* _Selected extract_
=== Begin Enclosure ===

Hypnosis is a pleasantly relaxed state, similar to the state shortly before falling asleep or in the morning after waking up. In a psychotherapeutic setting, this pleasant state of trance is deliberately intensified so that the entire attention (or at least most of it) remains focused on a specific subject. So hypnosis is nothing more than an intensive form of concentration. During this phase, the consciousness comes into contact with the unconscious, and the knowledge of the unconscious is used to develop successful solution strategies and to achieve the desired changes. Hypnosis never eliminates willpower! During hypnosis the ability to judge remains entirely intact, and afterwards one can remember what has been experienced. This is useful and necessary to cognitively process the information of the unconscious. Every hypnosis as a deep relaxation has a long-term effect: It creates a wonderfully relaxed feeling of well-being.
Hypnosis is beneficial
Hypnosis increases fertility by a factor of 7.6 in artificial insemination (Levitas et al., Soroka University Medical Center, Israel).
Hypnosis has positive effects on vegetative functions
- It lowers the stress level.
- It lowers blood pressure (if necessary).
- It calms the heart rate.
- It relaxes the muscles.
- It relaxes the smooth muscles and thus also the uterus. This helps the fertilized egg to implant and subsequently also protects the fetus.
- It’s a suppressant of the stress hormone cortisol.
- It attenuates the increase of the hormone prolactin during stress and thereby promotes fertility.
- It stimulates the ovulation.
- It has a positive effect on the thyroid function. This is very important because hormonal thyroid disorders associated with stress can lead to menstrual disorders, including Anovulation ( = the ovaries do not release an oocyte during a menstrual cycle) or absence of menstruation.
- It stimulates the immune system.
Stress of any kind can have considerable negative consequences for the ability to have children.
Therefore, it is very important to take a closer look at the living situation.

=== End Enclosure ===

* _Spatial grounding data_
=== Begin Enclosure ===

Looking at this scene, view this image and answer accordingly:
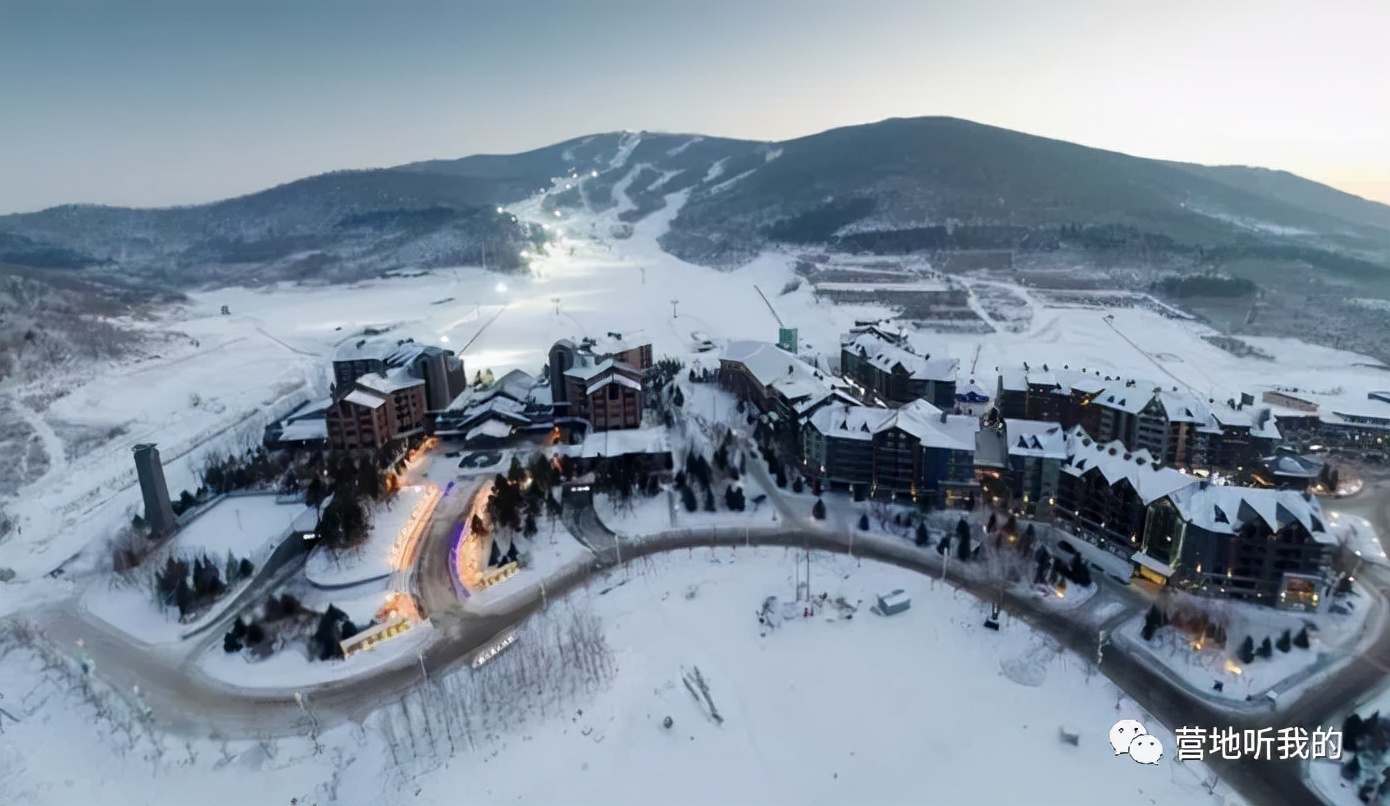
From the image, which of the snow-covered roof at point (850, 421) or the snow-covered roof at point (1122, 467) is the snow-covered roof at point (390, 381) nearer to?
the snow-covered roof at point (850, 421)

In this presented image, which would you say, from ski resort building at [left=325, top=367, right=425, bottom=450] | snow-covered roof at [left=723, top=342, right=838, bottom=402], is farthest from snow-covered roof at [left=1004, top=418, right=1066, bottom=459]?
ski resort building at [left=325, top=367, right=425, bottom=450]

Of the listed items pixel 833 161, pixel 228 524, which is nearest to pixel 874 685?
pixel 228 524

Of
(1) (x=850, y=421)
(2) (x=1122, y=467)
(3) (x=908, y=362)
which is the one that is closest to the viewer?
(2) (x=1122, y=467)

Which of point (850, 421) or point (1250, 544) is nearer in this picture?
point (1250, 544)

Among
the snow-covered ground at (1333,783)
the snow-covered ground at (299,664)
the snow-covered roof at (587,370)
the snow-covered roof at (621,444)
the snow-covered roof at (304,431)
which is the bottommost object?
the snow-covered ground at (1333,783)

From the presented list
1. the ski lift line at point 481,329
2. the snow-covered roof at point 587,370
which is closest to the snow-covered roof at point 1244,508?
the snow-covered roof at point 587,370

=== End Enclosure ===

* _Exercises to complete_
[1] Does the text on hypnosis agree with each of these statements? (a) Hypnosis takes away a person's willpower. (b) A person can recall afterwards what was experienced during hypnosis. (c) Hypnosis raises levels of the stress hormone cortisol. For each, answer yes or no and quote the words of the text that decide it.
[2] Resume the text on hypnosis, picking up after its final sentence.
The items play no part in what is asked here.

* _Outputs in order_
[1]
(a) No: "Hypnosis never eliminates willpower!"
(b) Yes: "afterwards one can remember what has been experienced."
(c) No: "It’s a suppressant of the stress hormone cortisol."

[2]
- With men, the number of fertile spermatozoa decreases with stress, as does their total number.
- For a woman, stress from life, work, partnership, family and other factors can lead to hormonal disorders.
- Stress-induced hormone prolactin can increase and the fertility can decrease.
Due to all these stress factors and the possible frustration associated with them, the endorphins (= “happy hormones”) decrease and may trigger a feeling of emptiness.
The couple’s prolonged futile attempts to make a baby can also cause severe stress in both partners. The desire to have a child increases more and more, which in turn also generates stress (= vicious circle).
How to get out of the vicious circle?
- The first goal of the psychotherapeutic intervention is to eliminate the pressure to perform from both partners and to ensure that sexual interactions regain a greater level of pleasure and feelings and lose their primary procreative character.
- If the woman can enjoy her sexuality and feels comfortable, the possibility of pregnancy increases.
- Learning and practicing self-hypnosis is beneficial – this applies especially to women (the technique of self-hypnosis and its application is already taught in the first sessions of psychotherapeutic treatment).
The further and more in-depth hypnotherapeutic treatment can begin once it has been ensured that both partners are physically healthy and are able to enjoy themselves again.
What role does the unconscious play?
In the relaxed state of hypnosis, the door to the unconscious opens and allows access to answers to important questions that cannot be found with the mind alone.
Hypnosis therapy begins with analytical questioning of the unconscious
- Are there causes from the woman’s past that prevent pregnancy or that speak against the birth of a child?
- Were there any traumas in the woman’s life?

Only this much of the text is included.